If securities or industry analysts do not publish research or reports about our company, our stock price and trading volume could decline.
The trading market for our common stock depends in part on the research and reports that securities or industry analysts publish about us or our business. If one or more of the analysts who cover us downgrade our stock or publish inaccurate or unfavorable research about our business, our stock price would likely decline. If one or more of these analysts cease coverage of our company or fail to publish reports on us regularly, demand for our stock could decrease, which might cause our stock price and trading volume to decline.
The requirements of being a public company, including increased costs and demands upon management as a result of complying with federal securities laws and regulations applicable to public companies, may adversely affect our financial performance and our ability to attract and retain directors.
As a public company, we are subject to the reporting requirements of the Securities Exchange Act of 1934, as amended, or the Exchange Act, the Sarbanes-Oxley Act, the Dodd-Frank Wall Street Reform and Consumer Protection Act, or the Dodd-Frank Act, and the rules and regulations of The Nasdaq Global Market. The Sarbanes-Oxley Act, as well as rules subsequently implemented by the SEC and Nasdaq, impose additional requirements on public companies, including enhanced corporate governance practices. For example, the Nasdaq listing requirements require that listed companies satisfy certain corporate governance requirements relating to independent directors, audit committees, distribution of annual and interim reports, stockholder meetings, stockholder approvals, solicitation of proxies, conflicts of interest, stockholder voting rights and codes of business conduct. Our management team has limited experience managing a publicly-traded company or complying with the increasingly complex laws pertaining to public companies. In addition, most of our current directors have limited experience serving on the boards of public companies.
The requirements of these rules and regulations have increased and will continue to increase our legal, accounting and financial compliance costs, make some activities more difficult, time-consuming and costly and may also place undue strain on our personnel, systems and resources. Our management and other personnel must devote a substantial amount of time to these requirements. In particular, we have incurred and expect to continue to incur significant expenses and devote substantial management effort toward ensuring compliance with the requirements of Section 404 of the Sarbanes-Oxley Act, including remediating the material weaknesses described in Item 9A. “Controls and Procedures.” For example, we have assigned additional personnel within our finance department to the implementation, administration and evaluation of our internal control over financial reporting, and we engaged an outside public accounting firm to provide us with the services of accounting support personnel.

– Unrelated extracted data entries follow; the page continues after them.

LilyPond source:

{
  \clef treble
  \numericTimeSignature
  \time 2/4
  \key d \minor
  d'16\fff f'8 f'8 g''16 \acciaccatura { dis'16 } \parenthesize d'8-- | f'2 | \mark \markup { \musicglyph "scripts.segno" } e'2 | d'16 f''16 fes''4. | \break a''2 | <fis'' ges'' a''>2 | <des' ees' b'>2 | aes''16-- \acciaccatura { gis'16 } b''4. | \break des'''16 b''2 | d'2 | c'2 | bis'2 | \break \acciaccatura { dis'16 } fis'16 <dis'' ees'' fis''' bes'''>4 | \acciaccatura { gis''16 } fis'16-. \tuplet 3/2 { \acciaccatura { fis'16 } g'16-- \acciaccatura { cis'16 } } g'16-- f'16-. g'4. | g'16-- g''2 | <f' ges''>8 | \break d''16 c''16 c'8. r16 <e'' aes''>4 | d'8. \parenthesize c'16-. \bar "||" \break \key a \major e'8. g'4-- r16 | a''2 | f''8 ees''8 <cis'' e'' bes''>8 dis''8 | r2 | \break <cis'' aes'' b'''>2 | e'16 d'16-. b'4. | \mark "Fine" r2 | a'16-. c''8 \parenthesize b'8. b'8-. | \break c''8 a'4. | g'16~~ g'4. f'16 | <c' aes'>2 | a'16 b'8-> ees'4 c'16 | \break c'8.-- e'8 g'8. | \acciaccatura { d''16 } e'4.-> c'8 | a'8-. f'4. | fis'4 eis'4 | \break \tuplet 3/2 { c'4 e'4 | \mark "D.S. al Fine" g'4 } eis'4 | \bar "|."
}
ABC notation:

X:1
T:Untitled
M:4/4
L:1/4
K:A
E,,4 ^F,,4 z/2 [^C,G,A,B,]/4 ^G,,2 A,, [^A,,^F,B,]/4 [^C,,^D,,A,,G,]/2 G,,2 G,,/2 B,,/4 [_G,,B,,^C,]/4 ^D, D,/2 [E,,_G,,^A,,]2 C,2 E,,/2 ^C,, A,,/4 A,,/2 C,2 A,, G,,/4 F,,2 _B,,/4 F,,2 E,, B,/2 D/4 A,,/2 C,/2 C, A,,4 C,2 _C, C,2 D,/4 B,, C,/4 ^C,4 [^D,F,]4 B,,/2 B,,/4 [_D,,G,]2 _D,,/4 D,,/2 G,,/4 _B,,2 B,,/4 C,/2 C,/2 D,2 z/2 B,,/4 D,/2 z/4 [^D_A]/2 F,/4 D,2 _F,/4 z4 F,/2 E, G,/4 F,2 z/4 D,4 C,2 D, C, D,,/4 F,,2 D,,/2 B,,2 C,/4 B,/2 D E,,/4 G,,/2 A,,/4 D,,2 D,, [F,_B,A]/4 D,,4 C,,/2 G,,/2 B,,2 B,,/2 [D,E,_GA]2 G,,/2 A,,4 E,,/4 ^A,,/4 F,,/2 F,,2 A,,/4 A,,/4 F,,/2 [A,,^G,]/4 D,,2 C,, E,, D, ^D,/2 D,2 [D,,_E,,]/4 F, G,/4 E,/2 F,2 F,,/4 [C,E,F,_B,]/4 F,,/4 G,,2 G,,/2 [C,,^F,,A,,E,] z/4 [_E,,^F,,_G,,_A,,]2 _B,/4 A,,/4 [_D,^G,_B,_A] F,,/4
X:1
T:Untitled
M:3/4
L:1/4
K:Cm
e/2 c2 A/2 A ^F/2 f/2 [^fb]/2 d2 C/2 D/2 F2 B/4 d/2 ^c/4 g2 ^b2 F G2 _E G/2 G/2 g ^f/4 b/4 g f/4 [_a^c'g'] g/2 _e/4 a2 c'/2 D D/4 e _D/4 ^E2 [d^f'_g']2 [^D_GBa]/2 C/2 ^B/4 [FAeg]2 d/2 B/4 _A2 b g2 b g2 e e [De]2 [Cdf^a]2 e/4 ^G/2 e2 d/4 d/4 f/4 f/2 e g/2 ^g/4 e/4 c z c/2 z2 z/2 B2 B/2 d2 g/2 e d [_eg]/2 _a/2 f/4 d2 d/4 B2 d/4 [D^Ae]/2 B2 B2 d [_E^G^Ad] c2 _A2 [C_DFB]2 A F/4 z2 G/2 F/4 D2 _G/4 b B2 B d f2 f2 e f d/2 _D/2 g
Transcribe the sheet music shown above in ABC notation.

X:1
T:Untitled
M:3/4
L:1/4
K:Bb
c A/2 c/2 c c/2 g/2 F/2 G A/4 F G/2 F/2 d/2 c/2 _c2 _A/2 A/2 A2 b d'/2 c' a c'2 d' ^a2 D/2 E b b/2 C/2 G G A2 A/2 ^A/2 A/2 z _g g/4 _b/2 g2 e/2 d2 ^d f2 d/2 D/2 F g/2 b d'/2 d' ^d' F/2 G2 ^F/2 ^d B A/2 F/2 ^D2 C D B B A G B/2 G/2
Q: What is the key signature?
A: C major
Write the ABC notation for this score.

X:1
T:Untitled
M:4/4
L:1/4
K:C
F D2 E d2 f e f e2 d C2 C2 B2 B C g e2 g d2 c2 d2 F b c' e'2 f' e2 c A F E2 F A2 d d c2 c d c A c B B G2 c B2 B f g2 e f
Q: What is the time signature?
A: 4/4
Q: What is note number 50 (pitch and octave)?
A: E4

Moreover, the rules and regulations applicable to public companies also make it more difficult and more expensive for us to maintain directors’ and officers’ liability insurance, and we may be required to accept reduced coverage or incur substantially higher costs to maintain coverage. If we are unable to maintain adequate directors’ and officers’ insurance, our ability to recruit and retain qualified directors, especially those directors who may be considered independent for purposes of Nasdaq rules, and officers may be significantly curtailed.